A friend recently told me about his (manufacturing) workplace where most of the equipment is broken, production lousy and new employees last “sometimes four hours, sometimes a week” but rarely longer than that. He reported that the business owner had recently woken up and hired an independent consultant to take a look and make recommendations for the business. I don’t know if this company has any HR personnel, but many small to medium companies do not have dedicated HR personnel, save and except for payroll, and may have a general manager or owner who is oblivious to what goes on the shop floor.
So what are the warning signs of a workplace that needs attention?
1. Voluntary turnover rates and patterns
Average turnover rates in 2012-13 were approximately 7.3% according to the Conference Board of Canada, with the retail sector suffering the highest rate at 20.3%. Employers should not only pay attention to the voluntary turnover rate in the workplace (compared with similar employers in the industry), but also any patterns to such turnover. Even with an average turnover rate, if new hires consistently abandon their jobs at the first lunch hour, it is a pretty good sign of a terrible orientation, training system or working conditions.
Are absenteeism rates higher than average? Are employees frequently absent without reason, or using every minute of sick time they are entitled to? This could be a sign of employees feeling like the employer is taking advantage of them and owes them something or of working conditions which are creating high stress levels.
If productivity is low, it may not be a result of lazy employees, it may be an inefficient management of resources, poor equipment or badly maintained equipment. It could also be a direct result of low morale.

RECORDED DATA =>
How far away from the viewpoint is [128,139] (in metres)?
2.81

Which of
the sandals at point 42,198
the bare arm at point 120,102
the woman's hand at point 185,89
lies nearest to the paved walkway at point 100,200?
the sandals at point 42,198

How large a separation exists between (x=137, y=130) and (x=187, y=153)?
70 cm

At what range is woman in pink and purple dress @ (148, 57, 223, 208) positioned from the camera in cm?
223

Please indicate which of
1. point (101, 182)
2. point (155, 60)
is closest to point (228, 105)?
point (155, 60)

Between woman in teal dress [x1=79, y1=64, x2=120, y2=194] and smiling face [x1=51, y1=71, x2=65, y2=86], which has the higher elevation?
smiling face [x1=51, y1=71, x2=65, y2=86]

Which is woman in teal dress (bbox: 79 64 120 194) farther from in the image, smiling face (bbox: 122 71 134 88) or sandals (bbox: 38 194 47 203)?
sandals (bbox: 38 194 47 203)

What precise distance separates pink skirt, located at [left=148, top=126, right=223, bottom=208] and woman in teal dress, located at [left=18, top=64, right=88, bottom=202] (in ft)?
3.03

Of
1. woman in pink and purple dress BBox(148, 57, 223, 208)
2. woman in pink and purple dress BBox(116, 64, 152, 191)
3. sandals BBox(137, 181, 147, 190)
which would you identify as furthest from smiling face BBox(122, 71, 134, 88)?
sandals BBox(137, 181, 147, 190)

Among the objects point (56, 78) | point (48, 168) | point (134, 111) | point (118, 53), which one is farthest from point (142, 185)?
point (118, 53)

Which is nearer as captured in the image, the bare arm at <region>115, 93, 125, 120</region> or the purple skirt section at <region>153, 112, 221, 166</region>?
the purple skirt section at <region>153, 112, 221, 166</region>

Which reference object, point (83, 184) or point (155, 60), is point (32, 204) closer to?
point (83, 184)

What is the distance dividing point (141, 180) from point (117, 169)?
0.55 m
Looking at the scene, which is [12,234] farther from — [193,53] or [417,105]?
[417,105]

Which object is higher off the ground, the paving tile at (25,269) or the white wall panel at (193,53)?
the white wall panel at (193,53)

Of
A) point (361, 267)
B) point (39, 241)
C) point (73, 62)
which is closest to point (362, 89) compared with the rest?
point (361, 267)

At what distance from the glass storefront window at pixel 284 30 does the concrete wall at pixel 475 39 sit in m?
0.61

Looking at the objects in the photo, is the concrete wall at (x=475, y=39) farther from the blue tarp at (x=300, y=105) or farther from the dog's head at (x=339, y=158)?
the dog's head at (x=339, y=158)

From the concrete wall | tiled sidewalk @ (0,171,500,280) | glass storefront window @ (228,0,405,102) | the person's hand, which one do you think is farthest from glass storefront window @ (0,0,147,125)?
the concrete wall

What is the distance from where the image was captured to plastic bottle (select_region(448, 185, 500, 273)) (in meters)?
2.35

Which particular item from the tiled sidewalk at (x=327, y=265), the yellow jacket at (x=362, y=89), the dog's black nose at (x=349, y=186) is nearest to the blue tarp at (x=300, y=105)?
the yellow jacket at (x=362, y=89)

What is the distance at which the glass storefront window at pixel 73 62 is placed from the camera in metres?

WHAT TO WORK ON =>
[a] According to the text on workplace warning signs, which sector had the highest turnover rate in 2012-13?
[b] Print the passage of the text on workplace warning signs from "A friend recently" up to and including "the shop floor.".
[c] Write the next part of the text on workplace warning signs, picking up after its last sentence.

EXERCISE ANSWERS =>
[a] The retail sector, at 20.3%.

[b]
A friend recently told me about his (manufacturing) workplace where most of the equipment is broken, production lousy and new employees last “sometimes four hours, sometimes a week” but rarely longer than that. He reported that the business owner had recently woken up and hired an independent consultant to take a look and make recommendations for the business. I don’t know if this company has any HR personnel, but many small to medium companies do not have dedicated HR personnel, save and except for payroll, and may have a general manager or owner who is oblivious to what goes on the shop floor.

[c]
4. Employee complaints
Do you get any? Not getting any, or getting few, may be more a sign of a bad workplace rather than a good one. If employees feel it is hopeless to raise issues, because no one listens or does anything about it anyway, or if they are actively discouraged from or disciplined for complaining by supervisors, complaint rates will be slim to none. Employees discouraged from speaking up are more likely to keep quiet even when unsafe working conditions arise, risking accidents and injuries. An employer with complaints satisfactorily resolved is likely a far better workplace than one with no complaints.
Do you have written policies? Employers with no written policies, or worse, no policies, leave employees and supervisors in the dark, create inconsistencies and favouritism (or at minimum the optics of it) and are a clear sign of a business’ human resources being undervalued.
I doubt anyone reading this blog is working for an organization like those described above and I am likely preaching to the converted, but if any of the above symptoms plague your organization, it may be time to review workplace policies and procedures, or to call in an independent third party consultant to take a fresh look at where things are going wrong. And you must be prepared to act on the recommendations.